2.4 billion seeds have been collected by scientists in huge global conservation effort
The Royal Botanic Gardens, Kew’s Millennium Seed Bank (MSB), the world’s largest wild plant seed bank and home to some of the planet’s most important natural resources today celebrates its 20th anniversary. The seed bank, opened in November 2000, and located at Wakehurst, Kew’s wild botanic garden in Sussex, acts as an ‘insurance policy’ for rare, threatened and useful plants, so that they can be protected for generations to come.
20 years on from its opening, the MSB represents the largest wild seed conservation project in the world, with 2.4 billion seeds from 39,681 species, sourced from 190 countries and territories. When counting the collections held across the global partnership, the MSB and its partners have helped protect 46,664 species – 16% of the world’s seed-bearing plants.

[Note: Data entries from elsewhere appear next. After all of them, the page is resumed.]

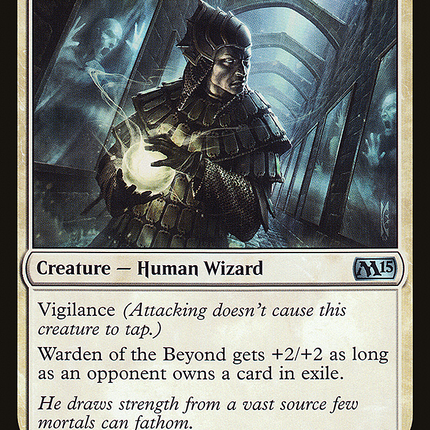 Warden of the Beyond (M15-042) - Magic 2015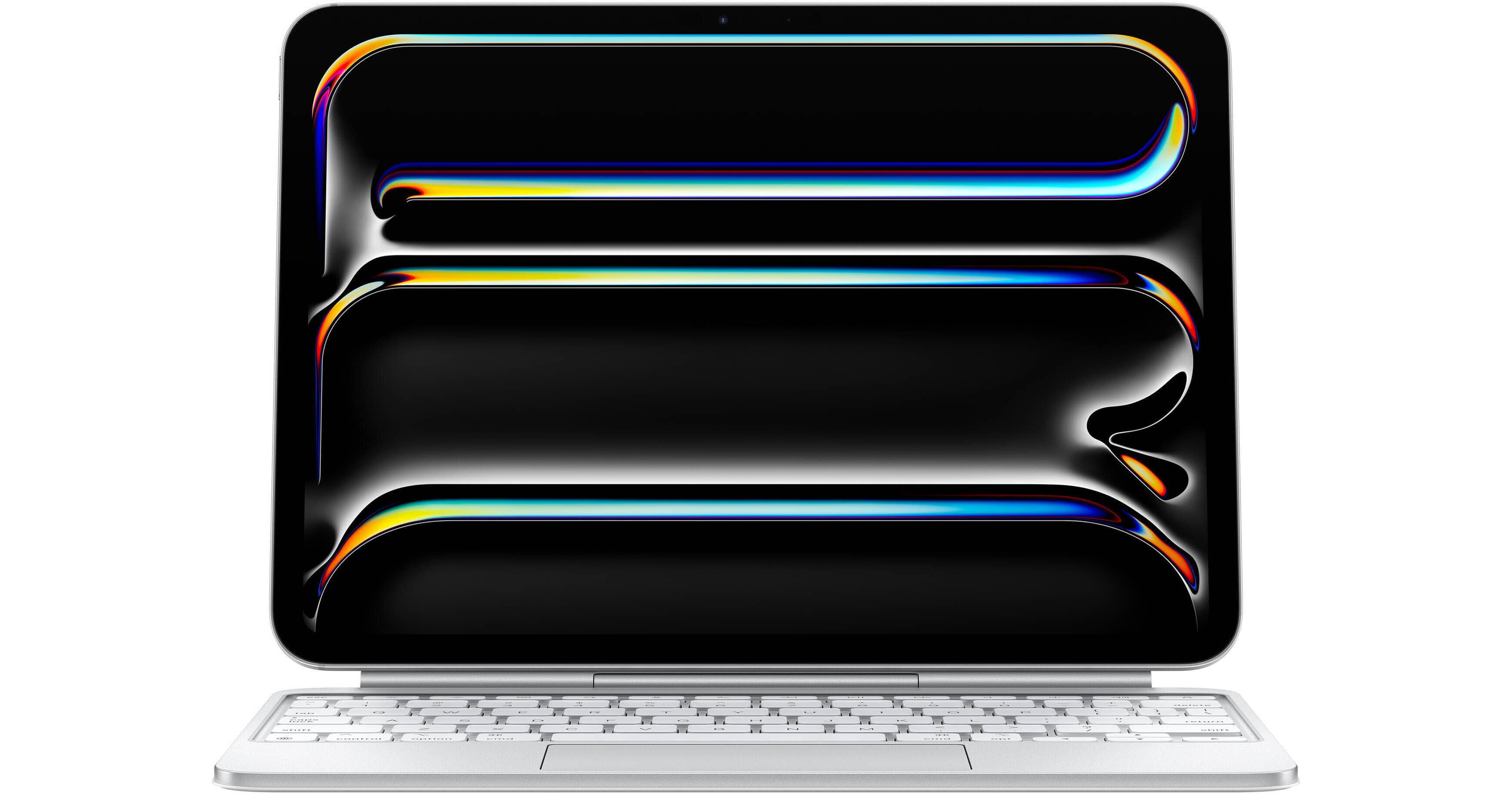 Apple Magic Keyboard for 11" iPad Pro M4 (White, Latin American Spanish)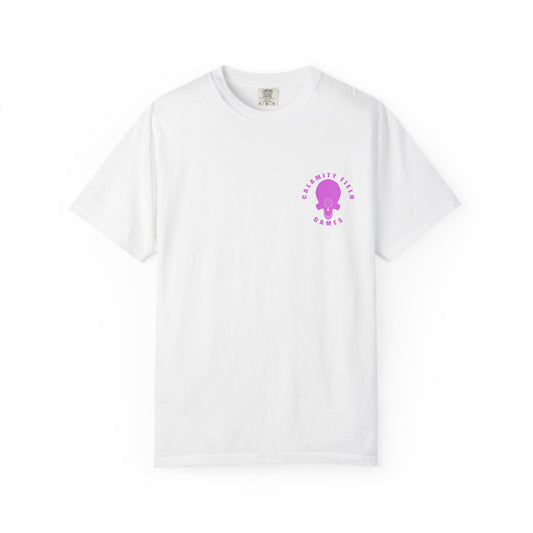 Magic Fiend Skull T-Shirt — Brand Small Chest Logo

Created at the turn of the new millennium, this ‘Noah’s ark’ for plants, has never played such a critical role. As the planet faces a biodiversity crisis, with two-fifths of the world’s plants at risk of disappearing, the MSB, along with its global partners are absolutely vital to keeping vulnerable and economically important plants safe. Whilst the Norwegian seed bank Svalbard stores seeds of the world’s crops, the MSB banks wild plants, including some of the relatives of our major food crops – these seeds make a vital contribution to global targets such as the UN’s Sustainable Development Goals, in particular goal 2: zero hunger, goal 13: climate action and goal 15: life on land.